* **Written task a**
Determine whether each of the following statements agrees with the travel account below: (i) The Jakarta Globe is one of two English newspapers in Indonesia. (ii) Jakarta Fashion Week devotes three of its seven days entirely to hijabi fashion. (iii) Ladder Street extends up four city blocks. For each statement, answer yes or no and quote the deciding words of the travel account.

* **Document excerpt**

Later we visited Deutsche Bank and two media companies–Femina Group and the Jakarta Globe. Femina Group owns a portfolio of women’s magazines that target the 20-34 age group mainly. They focus on issues like fashion, entrepreneurship, career, food, and lifestyle to name a few. It was interesting to look at the magazines and see examples of progressive Muslim media–that showed models with exposed shoulders and knees etc. The Group also puts on Jakarta Fashion Week, in which 2/7 days are dedicated completely to hijabi fashion. The Jakarta Globe is one of two English newspapers in Indonesia and our correspondent spoke at length about the changing media industry relating to the rise of the internet.


Our second morning started with a meeting with the Country Director for Asia Pacific of international consulting firm AT Kearney. We discussed the consolidation of the consulting industry and the intricacies for international firms operating in Indonesia. After we heard from the President of Aimia–the Canadian loyalty company that manages programs like Aeroplan. She provided an interesting perspective on working in Indonesia as an ex-pat and cultural differences. We visited the Canadian Embassy and heard from the Canadian Ambassador to Indonesia–a Saskatoon native–about Canada’s relations with Indonesia. He joked that “diplomacy is the art of keeping your mouth shut in many languages.” Our last meeting of the day was at Edelman, a global PR firm with clients like Starbucks, Chevron, Axe, and many more. They spoke to the need to localize services for foreign markets and specifically Indonesia.


Some of the interesting facts, figures, and anecdotes about Indonesia that came out in our meetings are as follows:

  • Despite being the largest Muslim population in the world with 90% of the population identifying with Islam, Indonesia is very tolerant and moderate; women play a large role in society and the country is not classified as an Islamic state
  • Traffic in Jakarta is horrendous and it was recently named the worst city in the world for traffic jams according to oil giant Castrol’s index
  • There are said to be between 10 and 20 families that control most of the Indonesian economy
  • Indonesian’s are very hopeful for the future after the election of their new President Jokowi in the fall–he is the first President to be elected without strong ties to the Indonesian elite
  • There are more phones in Indonesia than people and Indonesians are among the most active social media users in the world


Happenin’ Hong Kong

Jet lag had me up at 5AM on our first morning in HK so after getting out my first blog post I hit the streets for a workout. I decided on a stair workout after discovering Ladder Street the day prior; the street is a 30-flight stair case that extends up four city blocks.

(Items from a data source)
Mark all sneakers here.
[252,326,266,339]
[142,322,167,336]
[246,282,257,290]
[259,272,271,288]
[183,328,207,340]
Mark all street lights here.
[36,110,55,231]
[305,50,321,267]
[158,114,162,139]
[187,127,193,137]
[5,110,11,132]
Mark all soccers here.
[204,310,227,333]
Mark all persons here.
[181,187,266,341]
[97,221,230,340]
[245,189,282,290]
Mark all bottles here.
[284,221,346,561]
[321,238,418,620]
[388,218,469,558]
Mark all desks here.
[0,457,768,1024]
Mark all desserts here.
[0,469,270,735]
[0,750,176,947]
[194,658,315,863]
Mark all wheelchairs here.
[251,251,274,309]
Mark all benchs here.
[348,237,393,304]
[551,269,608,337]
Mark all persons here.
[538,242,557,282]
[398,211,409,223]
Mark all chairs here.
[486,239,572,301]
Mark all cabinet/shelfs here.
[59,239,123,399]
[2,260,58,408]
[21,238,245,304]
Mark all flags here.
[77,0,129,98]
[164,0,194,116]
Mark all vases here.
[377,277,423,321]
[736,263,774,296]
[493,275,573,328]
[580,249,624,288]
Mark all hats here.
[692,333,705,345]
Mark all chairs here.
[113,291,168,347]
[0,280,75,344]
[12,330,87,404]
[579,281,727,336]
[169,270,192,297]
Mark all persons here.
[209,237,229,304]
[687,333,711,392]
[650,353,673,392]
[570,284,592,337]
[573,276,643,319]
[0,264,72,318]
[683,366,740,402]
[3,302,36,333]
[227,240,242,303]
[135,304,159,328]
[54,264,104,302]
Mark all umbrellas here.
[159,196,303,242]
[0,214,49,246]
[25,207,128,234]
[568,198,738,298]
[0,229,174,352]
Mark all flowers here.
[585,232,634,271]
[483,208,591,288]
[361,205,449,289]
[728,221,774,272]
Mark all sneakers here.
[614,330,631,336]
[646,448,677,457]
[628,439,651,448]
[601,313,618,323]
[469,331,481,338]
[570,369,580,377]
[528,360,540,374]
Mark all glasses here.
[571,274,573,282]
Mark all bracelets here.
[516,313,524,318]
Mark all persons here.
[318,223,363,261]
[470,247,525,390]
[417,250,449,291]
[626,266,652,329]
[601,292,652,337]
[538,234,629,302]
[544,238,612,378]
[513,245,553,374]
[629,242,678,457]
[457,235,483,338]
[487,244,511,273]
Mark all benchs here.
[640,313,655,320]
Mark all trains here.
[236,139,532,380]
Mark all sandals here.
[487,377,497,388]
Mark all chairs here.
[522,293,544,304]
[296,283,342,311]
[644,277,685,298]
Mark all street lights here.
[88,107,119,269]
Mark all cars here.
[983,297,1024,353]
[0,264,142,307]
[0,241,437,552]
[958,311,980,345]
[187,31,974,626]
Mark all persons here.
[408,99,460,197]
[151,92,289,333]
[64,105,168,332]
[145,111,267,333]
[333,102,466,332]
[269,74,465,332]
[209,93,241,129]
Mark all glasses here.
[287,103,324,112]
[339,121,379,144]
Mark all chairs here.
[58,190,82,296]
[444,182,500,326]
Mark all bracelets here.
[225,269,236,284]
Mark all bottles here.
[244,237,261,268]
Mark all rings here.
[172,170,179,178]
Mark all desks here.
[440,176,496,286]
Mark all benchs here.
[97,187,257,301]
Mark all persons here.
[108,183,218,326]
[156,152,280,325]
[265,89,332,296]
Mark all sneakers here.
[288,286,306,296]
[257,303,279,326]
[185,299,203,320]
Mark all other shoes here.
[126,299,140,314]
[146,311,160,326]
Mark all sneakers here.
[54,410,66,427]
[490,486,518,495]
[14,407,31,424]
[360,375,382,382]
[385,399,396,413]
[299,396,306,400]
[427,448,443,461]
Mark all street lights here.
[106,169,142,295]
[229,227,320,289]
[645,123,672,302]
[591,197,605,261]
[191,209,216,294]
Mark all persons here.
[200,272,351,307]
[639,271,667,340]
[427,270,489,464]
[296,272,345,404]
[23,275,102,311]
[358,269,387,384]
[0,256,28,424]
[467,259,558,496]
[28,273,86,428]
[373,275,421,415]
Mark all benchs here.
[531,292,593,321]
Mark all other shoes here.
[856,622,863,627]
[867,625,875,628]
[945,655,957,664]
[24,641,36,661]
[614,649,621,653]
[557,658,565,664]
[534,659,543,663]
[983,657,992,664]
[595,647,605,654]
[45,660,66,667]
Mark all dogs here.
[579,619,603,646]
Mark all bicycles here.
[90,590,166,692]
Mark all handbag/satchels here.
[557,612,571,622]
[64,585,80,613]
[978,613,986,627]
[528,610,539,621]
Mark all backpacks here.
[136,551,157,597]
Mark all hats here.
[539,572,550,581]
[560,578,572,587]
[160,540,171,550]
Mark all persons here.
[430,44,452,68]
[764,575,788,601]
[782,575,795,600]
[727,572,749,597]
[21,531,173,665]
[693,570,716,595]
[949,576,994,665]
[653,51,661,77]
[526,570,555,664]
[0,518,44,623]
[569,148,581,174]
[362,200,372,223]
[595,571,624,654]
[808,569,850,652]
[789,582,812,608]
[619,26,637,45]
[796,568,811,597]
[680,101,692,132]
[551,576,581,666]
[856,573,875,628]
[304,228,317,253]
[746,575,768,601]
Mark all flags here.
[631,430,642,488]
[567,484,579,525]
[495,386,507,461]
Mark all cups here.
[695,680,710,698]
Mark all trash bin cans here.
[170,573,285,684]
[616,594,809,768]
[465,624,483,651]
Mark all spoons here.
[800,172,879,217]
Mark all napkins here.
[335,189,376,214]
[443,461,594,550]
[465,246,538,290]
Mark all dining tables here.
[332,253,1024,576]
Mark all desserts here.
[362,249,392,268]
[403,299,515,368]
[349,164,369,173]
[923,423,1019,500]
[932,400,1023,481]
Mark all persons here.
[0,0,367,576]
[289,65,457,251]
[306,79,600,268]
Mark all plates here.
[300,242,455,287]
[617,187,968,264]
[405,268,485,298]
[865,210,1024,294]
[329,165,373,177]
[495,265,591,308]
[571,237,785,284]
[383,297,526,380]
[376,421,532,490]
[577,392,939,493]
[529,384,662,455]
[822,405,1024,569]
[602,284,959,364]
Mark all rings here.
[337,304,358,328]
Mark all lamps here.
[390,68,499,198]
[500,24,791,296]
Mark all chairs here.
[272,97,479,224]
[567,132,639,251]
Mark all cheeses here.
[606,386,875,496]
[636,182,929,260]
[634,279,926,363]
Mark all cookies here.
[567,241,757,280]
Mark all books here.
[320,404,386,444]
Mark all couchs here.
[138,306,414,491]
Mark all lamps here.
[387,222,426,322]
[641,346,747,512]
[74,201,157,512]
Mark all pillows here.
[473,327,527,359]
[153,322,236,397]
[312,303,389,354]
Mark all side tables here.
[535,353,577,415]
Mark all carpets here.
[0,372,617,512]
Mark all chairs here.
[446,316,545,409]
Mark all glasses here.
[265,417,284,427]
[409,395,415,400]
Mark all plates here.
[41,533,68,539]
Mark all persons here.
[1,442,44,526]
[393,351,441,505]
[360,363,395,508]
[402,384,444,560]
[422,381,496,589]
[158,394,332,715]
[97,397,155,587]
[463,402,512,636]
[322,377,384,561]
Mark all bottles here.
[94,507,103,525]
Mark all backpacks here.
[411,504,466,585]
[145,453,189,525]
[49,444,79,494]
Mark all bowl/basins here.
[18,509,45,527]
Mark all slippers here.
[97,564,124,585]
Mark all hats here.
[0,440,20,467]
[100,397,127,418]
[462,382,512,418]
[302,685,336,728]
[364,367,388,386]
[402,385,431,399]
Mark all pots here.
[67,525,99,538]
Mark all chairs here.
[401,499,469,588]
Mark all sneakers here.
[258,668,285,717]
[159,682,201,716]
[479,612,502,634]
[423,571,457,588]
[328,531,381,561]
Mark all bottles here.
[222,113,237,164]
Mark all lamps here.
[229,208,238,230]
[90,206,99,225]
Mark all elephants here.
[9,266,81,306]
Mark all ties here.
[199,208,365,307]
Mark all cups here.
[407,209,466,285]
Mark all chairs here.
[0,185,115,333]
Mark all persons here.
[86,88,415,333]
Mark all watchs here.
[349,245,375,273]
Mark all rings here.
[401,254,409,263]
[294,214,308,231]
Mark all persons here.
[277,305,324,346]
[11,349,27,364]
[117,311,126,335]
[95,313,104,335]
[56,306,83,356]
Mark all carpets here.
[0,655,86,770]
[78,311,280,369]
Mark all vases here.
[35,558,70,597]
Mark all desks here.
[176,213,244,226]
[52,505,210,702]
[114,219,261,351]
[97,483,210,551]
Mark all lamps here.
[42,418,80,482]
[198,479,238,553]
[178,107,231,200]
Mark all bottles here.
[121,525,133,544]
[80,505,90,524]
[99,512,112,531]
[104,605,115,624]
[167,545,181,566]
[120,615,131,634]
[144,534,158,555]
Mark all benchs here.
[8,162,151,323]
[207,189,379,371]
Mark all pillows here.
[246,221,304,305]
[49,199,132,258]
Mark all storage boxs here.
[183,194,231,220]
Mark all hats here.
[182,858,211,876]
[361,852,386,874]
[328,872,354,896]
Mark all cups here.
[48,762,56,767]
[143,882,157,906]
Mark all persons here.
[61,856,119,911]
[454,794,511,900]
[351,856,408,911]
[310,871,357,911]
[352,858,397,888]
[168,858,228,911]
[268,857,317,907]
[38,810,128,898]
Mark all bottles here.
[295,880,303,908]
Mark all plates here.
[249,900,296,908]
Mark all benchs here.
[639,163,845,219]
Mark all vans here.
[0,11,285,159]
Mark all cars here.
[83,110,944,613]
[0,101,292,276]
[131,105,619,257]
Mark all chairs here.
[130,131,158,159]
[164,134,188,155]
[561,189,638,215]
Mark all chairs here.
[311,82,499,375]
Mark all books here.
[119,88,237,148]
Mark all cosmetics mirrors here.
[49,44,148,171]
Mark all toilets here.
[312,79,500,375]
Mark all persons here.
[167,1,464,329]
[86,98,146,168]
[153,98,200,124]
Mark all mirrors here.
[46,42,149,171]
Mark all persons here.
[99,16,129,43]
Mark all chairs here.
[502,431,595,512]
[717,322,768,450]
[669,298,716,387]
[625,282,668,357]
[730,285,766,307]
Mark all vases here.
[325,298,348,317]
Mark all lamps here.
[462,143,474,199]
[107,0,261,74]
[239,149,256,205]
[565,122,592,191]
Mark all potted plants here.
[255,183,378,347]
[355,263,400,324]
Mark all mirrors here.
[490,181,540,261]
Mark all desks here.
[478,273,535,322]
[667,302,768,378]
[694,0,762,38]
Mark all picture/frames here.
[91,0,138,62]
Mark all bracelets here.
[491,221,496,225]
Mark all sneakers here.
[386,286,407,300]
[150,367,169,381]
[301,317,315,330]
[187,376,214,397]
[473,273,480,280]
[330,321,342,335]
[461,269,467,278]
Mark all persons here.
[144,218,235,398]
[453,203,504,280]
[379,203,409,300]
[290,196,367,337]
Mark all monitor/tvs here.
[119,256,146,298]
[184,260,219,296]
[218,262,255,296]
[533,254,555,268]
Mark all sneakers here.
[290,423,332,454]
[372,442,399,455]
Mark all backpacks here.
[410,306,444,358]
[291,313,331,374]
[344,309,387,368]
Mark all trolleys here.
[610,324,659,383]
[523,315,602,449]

* **Written task b**
From the rows above, quote the lines from the line with "Mark all bicycles here." up to and including the line with "[41,533,68,539]".

* **Exercise output a**
(i) Yes: "The Jakarta Globe is one of two English newspapers in Indonesia"
(ii) No: "2/7 days are dedicated completely to hijabi fashion"
(iii) Yes: "the street is a 30-flight stair case that extends up four city blocks"

* **Exercise output b**
Mark all bicycles here.
[90,590,166,692]
Mark all handbag/satchels here.
[557,612,571,622]
[64,585,80,613]
[978,613,986,627]
[528,610,539,621]
Mark all backpacks here.
[136,551,157,597]
Mark all hats here.
[539,572,550,581]
[560,578,572,587]
[160,540,171,550]
Mark all persons here.
[430,44,452,68]
[764,575,788,601]
[782,575,795,600]
[727,572,749,597]
[21,531,173,665]
[693,570,716,595]
[949,576,994,665]
[653,51,661,77]
[526,570,555,664]
[0,518,44,623]
[569,148,581,174]
[362,200,372,223]
[595,571,624,654]
[808,569,850,652]
[789,582,812,608]
[619,26,637,45]
[796,568,811,597]
[680,101,692,132]
[551,576,581,666]
[856,573,875,628]
[304,228,317,253]
[746,575,768,601]
Mark all flags here.
[631,430,642,488]
[567,484,579,525]
[495,386,507,461]
Mark all cups here.
[695,680,710,698]
Mark all trash bin cans here.
[170,573,285,684]
[616,594,809,768]
[465,624,483,651]
Mark all spoons here.
[800,172,879,217]
Mark all napkins here.
[335,189,376,214]
[443,461,594,550]
[465,246,538,290]
Mark all dining tables here.
[332,253,1024,576]
Mark all desserts here.
[362,249,392,268]
[403,299,515,368]
[349,164,369,173]
[923,423,1019,500]
[932,400,1023,481]
Mark all persons here.
[0,0,367,576]
[289,65,457,251]
[306,79,600,268]
Mark all plates here.
[300,242,455,287]
[617,187,968,264]
[405,268,485,298]
[865,210,1024,294]
[329,165,373,177]
[495,265,591,308]
[571,237,785,284]
[383,297,526,380]
[376,421,532,490]
[577,392,939,493]
[529,384,662,455]
[822,405,1024,569]
[602,284,959,364]
Mark all rings here.
[337,304,358,328]
Mark all lamps here.
[390,68,499,198]
[500,24,791,296]
Mark all chairs here.
[272,97,479,224]
[567,132,639,251]
Mark all cheeses here.
[606,386,875,496]
[636,182,929,260]
[634,279,926,363]
Mark all cookies here.
[567,241,757,280]
Mark all books here.
[320,404,386,444]
Mark all couchs here.
[138,306,414,491]
Mark all lamps here.
[387,222,426,322]
[641,346,747,512]
[74,201,157,512]
Mark all pillows here.
[473,327,527,359]
[153,322,236,397]
[312,303,389,354]
Mark all side tables here.
[535,353,577,415]
Mark all carpets here.
[0,372,617,512]
Mark all chairs here.
[446,316,545,409]
Mark all glasses here.
[265,417,284,427]
[409,395,415,400]
Mark all plates here.
[41,533,68,539]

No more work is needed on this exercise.